-------- Data excerpts

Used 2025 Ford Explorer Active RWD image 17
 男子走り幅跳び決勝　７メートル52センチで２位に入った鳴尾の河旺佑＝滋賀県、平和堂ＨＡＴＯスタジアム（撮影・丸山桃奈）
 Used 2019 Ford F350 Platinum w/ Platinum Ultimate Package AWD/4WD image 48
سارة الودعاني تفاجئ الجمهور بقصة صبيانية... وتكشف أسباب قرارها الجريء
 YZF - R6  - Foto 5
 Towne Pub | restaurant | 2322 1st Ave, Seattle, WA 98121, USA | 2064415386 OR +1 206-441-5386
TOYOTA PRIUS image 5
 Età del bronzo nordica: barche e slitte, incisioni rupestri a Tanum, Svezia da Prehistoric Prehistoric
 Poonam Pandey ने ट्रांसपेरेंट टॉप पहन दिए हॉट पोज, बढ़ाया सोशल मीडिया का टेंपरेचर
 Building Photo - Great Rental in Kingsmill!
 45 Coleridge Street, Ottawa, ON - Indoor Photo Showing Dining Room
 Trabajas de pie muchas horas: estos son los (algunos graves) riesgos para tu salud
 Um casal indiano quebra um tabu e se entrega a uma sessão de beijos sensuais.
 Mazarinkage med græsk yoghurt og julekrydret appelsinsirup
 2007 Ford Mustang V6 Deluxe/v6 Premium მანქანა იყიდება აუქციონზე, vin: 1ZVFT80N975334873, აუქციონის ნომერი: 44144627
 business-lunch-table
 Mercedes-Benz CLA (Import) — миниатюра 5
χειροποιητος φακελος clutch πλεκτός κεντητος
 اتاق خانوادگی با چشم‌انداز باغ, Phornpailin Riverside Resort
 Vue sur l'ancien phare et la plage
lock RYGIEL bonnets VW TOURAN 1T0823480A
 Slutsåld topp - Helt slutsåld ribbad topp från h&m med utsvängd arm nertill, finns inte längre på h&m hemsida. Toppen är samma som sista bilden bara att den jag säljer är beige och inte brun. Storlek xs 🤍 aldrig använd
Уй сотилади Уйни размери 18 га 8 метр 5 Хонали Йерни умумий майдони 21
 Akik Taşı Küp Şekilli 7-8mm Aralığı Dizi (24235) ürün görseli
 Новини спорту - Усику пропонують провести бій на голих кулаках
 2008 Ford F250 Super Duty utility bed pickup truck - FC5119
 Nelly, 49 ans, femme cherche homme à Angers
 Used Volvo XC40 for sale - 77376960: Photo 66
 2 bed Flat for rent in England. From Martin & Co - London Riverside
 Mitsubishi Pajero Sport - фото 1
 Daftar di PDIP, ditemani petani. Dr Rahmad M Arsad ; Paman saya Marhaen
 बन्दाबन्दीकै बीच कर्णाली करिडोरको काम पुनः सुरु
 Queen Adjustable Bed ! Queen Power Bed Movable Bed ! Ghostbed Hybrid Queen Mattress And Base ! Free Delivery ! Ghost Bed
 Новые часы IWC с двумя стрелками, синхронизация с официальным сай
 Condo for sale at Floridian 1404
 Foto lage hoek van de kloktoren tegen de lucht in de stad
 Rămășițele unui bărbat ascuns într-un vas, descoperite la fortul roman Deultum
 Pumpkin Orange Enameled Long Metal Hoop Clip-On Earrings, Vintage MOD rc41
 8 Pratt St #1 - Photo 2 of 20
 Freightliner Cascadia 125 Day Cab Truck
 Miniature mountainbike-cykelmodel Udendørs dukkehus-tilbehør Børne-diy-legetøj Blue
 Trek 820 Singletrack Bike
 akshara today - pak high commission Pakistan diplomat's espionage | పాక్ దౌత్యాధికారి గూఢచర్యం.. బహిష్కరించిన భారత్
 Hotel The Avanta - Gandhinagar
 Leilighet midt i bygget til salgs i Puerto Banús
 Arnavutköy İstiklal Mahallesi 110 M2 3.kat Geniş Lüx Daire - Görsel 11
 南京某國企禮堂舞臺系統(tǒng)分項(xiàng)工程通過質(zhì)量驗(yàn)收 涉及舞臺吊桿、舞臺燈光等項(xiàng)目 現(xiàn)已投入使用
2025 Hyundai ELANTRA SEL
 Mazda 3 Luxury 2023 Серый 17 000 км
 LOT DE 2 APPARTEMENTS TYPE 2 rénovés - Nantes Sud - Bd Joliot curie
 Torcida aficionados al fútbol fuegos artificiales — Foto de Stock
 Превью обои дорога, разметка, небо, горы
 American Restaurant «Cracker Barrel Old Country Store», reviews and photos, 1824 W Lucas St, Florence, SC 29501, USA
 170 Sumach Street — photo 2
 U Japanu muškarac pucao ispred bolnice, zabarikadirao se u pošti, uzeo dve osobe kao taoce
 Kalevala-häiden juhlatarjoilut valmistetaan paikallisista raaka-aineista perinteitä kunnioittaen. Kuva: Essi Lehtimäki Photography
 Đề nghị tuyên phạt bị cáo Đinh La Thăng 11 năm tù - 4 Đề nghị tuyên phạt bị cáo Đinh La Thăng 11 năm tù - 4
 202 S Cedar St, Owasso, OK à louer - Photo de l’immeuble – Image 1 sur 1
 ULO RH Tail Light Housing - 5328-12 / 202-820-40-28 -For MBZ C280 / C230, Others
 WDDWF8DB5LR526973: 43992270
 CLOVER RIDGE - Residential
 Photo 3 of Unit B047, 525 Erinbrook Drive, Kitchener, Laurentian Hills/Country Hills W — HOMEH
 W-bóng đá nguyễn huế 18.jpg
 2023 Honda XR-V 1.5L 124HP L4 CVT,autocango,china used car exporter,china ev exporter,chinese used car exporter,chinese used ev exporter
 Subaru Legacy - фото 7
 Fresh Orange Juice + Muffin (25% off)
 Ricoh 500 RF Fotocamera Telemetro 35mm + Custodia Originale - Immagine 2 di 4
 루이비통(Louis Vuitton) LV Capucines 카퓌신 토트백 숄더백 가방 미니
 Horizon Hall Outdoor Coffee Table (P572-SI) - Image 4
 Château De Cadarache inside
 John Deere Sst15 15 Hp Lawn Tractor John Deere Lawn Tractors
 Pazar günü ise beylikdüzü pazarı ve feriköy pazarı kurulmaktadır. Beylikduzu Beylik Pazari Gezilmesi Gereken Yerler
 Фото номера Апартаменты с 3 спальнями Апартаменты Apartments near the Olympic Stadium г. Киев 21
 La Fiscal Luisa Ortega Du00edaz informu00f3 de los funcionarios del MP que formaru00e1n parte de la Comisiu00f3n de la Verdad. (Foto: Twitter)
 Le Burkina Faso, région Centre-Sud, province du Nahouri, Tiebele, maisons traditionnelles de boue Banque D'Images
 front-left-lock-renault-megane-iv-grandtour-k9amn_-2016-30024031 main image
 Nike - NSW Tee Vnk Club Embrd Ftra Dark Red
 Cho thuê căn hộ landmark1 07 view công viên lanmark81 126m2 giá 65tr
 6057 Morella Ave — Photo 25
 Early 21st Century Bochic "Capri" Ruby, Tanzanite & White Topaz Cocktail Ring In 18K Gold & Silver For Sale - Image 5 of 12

----------------

* Problem to work on *
Every entry should be reproduced exactly, with no part omitted.

* Written answer *
Used 2025 Ford Explorer Active RWD image 17
 男子走り幅跳び決勝　７メートル52センチで２位に入った鳴尾の河旺佑＝滋賀県、平和堂ＨＡＴＯスタジアム（撮影・丸山桃奈）
 Used 2019 Ford F350 Platinum w/ Platinum Ultimate Package AWD/4WD image 48
سارة الودعاني تفاجئ الجمهور بقصة صبيانية... وتكشف أسباب قرارها الجريء
 YZF - R6  - Foto 5
 Towne Pub | restaurant | 2322 1st Ave, Seattle, WA 98121, USA | 2064415386 OR +1 206-441-5386
TOYOTA PRIUS image 5
 Età del bronzo nordica: barche e slitte, incisioni rupestri a Tanum, Svezia da Prehistoric Prehistoric
 Poonam Pandey ने ट्रांसपेरेंट टॉप पहन दिए हॉट पोज, बढ़ाया सोशल मीडिया का टेंपरेचर
 Building Photo - Great Rental in Kingsmill!
 45 Coleridge Street, Ottawa, ON - Indoor Photo Showing Dining Room
 Trabajas de pie muchas horas: estos son los (algunos graves) riesgos para tu salud
 Um casal indiano quebra um tabu e se entrega a uma sessão de beijos sensuais.
 Mazarinkage med græsk yoghurt og julekrydret appelsinsirup
 2007 Ford Mustang V6 Deluxe/v6 Premium მანქანა იყიდება აუქციონზე, vin: 1ZVFT80N975334873, აუქციონის ნომერი: 44144627
 business-lunch-table
 Mercedes-Benz CLA (Import) — миниатюра 5
χειροποιητος φακελος clutch πλεκτός κεντητος
 اتاق خانوادگی با چشم‌انداز باغ, Phornpailin Riverside Resort
 Vue sur l'ancien phare et la plage
lock RYGIEL bonnets VW TOURAN 1T0823480A
 Slutsåld topp - Helt slutsåld ribbad topp från h&m med utsvängd arm nertill, finns inte längre på h&m hemsida. Toppen är samma som sista bilden bara att den jag säljer är beige och inte brun. Storlek xs 🤍 aldrig använd
Уй сотилади Уйни размери 18 га 8 метр 5 Хонали Йерни умумий майдони 21
 Akik Taşı Küp Şekilli 7-8mm Aralığı Dizi (24235) ürün görseli
 Новини спорту - Усику пропонують провести бій на голих кулаках
 2008 Ford F250 Super Duty utility bed pickup truck - FC5119
 Nelly, 49 ans, femme cherche homme à Angers
 Used Volvo XC40 for sale - 77376960: Photo 66
 2 bed Flat for rent in England. From Martin & Co - London Riverside
 Mitsubishi Pajero Sport - фото 1
 Daftar di PDIP, ditemani petani. Dr Rahmad M Arsad ; Paman saya Marhaen
 बन्दाबन्दीकै बीच कर्णाली करिडोरको काम पुनः सुरु
 Queen Adjustable Bed ! Queen Power Bed Movable Bed ! Ghostbed Hybrid Queen Mattress And Base ! Free Delivery ! Ghost Bed
 Новые часы IWC с двумя стрелками, синхронизация с официальным сай
 Condo for sale at Floridian 1404
 Foto lage hoek van de kloktoren tegen de lucht in de stad
 Rămășițele unui bărbat ascuns într-un vas, descoperite la fortul roman Deultum
 Pumpkin Orange Enameled Long Metal Hoop Clip-On Earrings, Vintage MOD rc41
 8 Pratt St #1 - Photo 2 of 20
 Freightliner Cascadia 125 Day Cab Truck
 Miniature mountainbike-cykelmodel Udendørs dukkehus-tilbehør Børne-diy-legetøj Blue
 Trek 820 Singletrack Bike
 akshara today - pak high commission Pakistan diplomat's espionage | పాక్ దౌత్యాధికారి గూఢచర్యం.. బహిష్కరించిన భారత్
 Hotel The Avanta - Gandhinagar
 Leilighet midt i bygget til salgs i Puerto Banús
 Arnavutköy İstiklal Mahallesi 110 M2 3.kat Geniş Lüx Daire - Görsel 11
 南京某國企禮堂舞臺系統(tǒng)分項(xiàng)工程通過質(zhì)量驗(yàn)收 涉及舞臺吊桿、舞臺燈光等項(xiàng)目 現(xiàn)已投入使用
2025 Hyundai ELANTRA SEL
 Mazda 3 Luxury 2023 Серый 17 000 км
 LOT DE 2 APPARTEMENTS TYPE 2 rénovés - Nantes Sud - Bd Joliot curie
 Torcida aficionados al fútbol fuegos artificiales — Foto de Stock
 Превью обои дорога, разметка, небо, горы
 American Restaurant «Cracker Barrel Old Country Store», reviews and photos, 1824 W Lucas St, Florence, SC 29501, USA
 170 Sumach Street — photo 2
 U Japanu muškarac pucao ispred bolnice, zabarikadirao se u pošti, uzeo dve osobe kao taoce
 Kalevala-häiden juhlatarjoilut valmistetaan paikallisista raaka-aineista perinteitä kunnioittaen. Kuva: Essi Lehtimäki Photography
 Đề nghị tuyên phạt bị cáo Đinh La Thăng 11 năm tù - 4 Đề nghị tuyên phạt bị cáo Đinh La Thăng 11 năm tù - 4
 202 S Cedar St, Owasso, OK à louer - Photo de l’immeuble – Image 1 sur 1
 ULO RH Tail Light Housing - 5328-12 / 202-820-40-28 -For MBZ C280 / C230, Others
 WDDWF8DB5LR526973: 43992270
 CLOVER RIDGE - Residential
 Photo 3 of Unit B047, 525 Erinbrook Drive, Kitchener, Laurentian Hills/Country Hills W — HOMEH
 W-bóng đá nguyễn huế 18.jpg
 2023 Honda XR-V 1.5L 124HP L4 CVT,autocango,china used car exporter,china ev exporter,chinese used car exporter,chinese used ev exporter
 Subaru Legacy - фото 7
 Fresh Orange Juice + Muffin (25% off)
 Ricoh 500 RF Fotocamera Telemetro 35mm + Custodia Originale - Immagine 2 di 4
 루이비통(Louis Vuitton) LV Capucines 카퓌신 토트백 숄더백 가방 미니
 Horizon Hall Outdoor Coffee Table (P572-SI) - Image 4
 Château De Cadarache inside
 John Deere Sst15 15 Hp Lawn Tractor John Deere Lawn Tractors
 Pazar günü ise beylikdüzü pazarı ve feriköy pazarı kurulmaktadır. Beylikduzu Beylik Pazari Gezilmesi Gereken Yerler
 Фото номера Апартаменты с 3 спальнями Апартаменты Apartments near the Olympic Stadium г. Киев 21
 La Fiscal Luisa Ortega Du00edaz informu00f3 de los funcionarios del MP que formaru00e1n parte de la Comisiu00f3n de la Verdad. (Foto: Twitter)
 Le Burkina Faso, région Centre-Sud, province du Nahouri, Tiebele, maisons traditionnelles de boue Banque D'Images
 front-left-lock-renault-megane-iv-grandtour-k9amn_-2016-30024031 main image
 Nike - NSW Tee Vnk Club Embrd Ftra Dark Red
 Cho thuê căn hộ landmark1 07 view công viên lanmark81 126m2 giá 65tr
 6057 Morella Ave — Photo 25
 Early 21st Century Bochic "Capri" Ruby, Tanzanite & White Topaz Cocktail Ring In 18K Gold & Silver For Sale - Image 5 of 12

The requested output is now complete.